The decrease in the average amount outstanding per installment loan in 2014 compared to 2013 was
primarily due to the discontinuation during 2014 of one of the Company’s installment loan products secured by a
customer’s vehicle that typically carried higher average balances than other loans in the installment loan portfolio.
Operations and Administration Expenses
The table below shows additional detail of the operations and administration expenses for the Company for
theyearsendedDecember31,2014and2013(dollarsinthousands):
Year Ended December 31,
2014 2013
Operations Administration Total Operations Administration Total
Personnel $225,796 $71,384 $297,180 $202,383 $60,437 $262,820
Occupancy 123,008 3,889 126,897 113,730 4,394 118,124
Other 42,825 23,563 66,388 63,307 24,967 88,274
Total $391,629 $98,836 $490,465 $379,420 $89,798 $469,218
Consolidated operations and administration expenses increased $21.2 million, or 4.5%, to $490.5 million in
2014 compared to 2013. Severance and other employee-related expenses related to the Reorganization increased
operations and administration expenses in 2014, and the beneficial impact of the cost reductions was not fully
realized in 2014. The increase in consolidated operations and administration expenses was partially offset by a $4.4
million decrease due to the sale of the Company’s Mexico-based operations in August 2014.
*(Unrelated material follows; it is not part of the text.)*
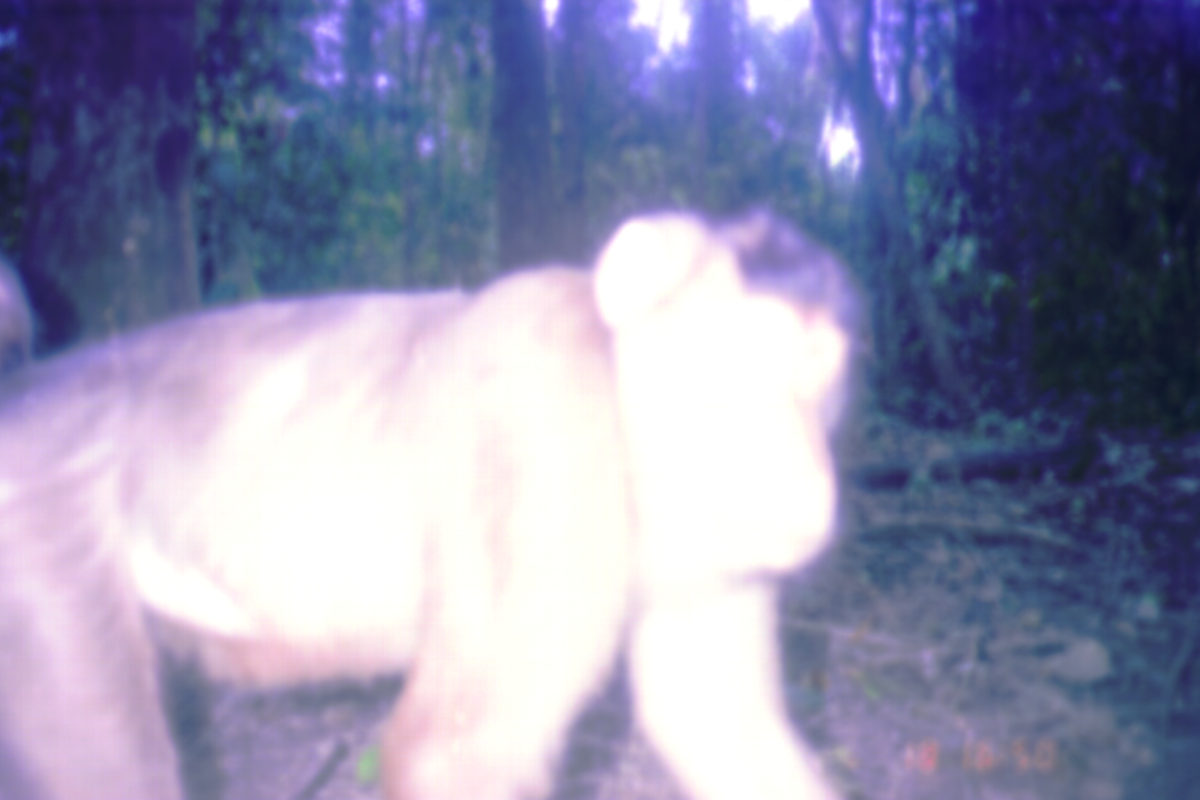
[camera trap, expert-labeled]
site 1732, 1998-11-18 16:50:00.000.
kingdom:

Personnel expenses increased $34.4 million in 2014 compared to 2013, primarily due to severance costs
and other employee-related expenses related to the Reorganization, the addition of retail services locations through
acquisitions made in 2013, normal merit increases, incentives and increased health insurance costs.
Occupancy expenses increased $8.8 million in 2014 compared to 2013 primarily due to acquisitions made
in 2013 and normal rent increases. In addition, occupancy expenses in 2013 also included $1.4 million of expenses
for the Texas Consumer Loan Store Closures.
Other expenses decreased $22.0 million in 2014 compared to 2013 primarily due to an $18.0 million charge
incurred in 2013 for the 2013 Litigation Settlement, a $2.5 million expense incurred in 2013 for the Regulatory
Penalty, and decreased marketing expenses in 2014 compared to 2013, which were partially offset by a $5.0 million
benefit recognized in 2013 for the Ohio Adjustment for the Ohio Reimbursement Program.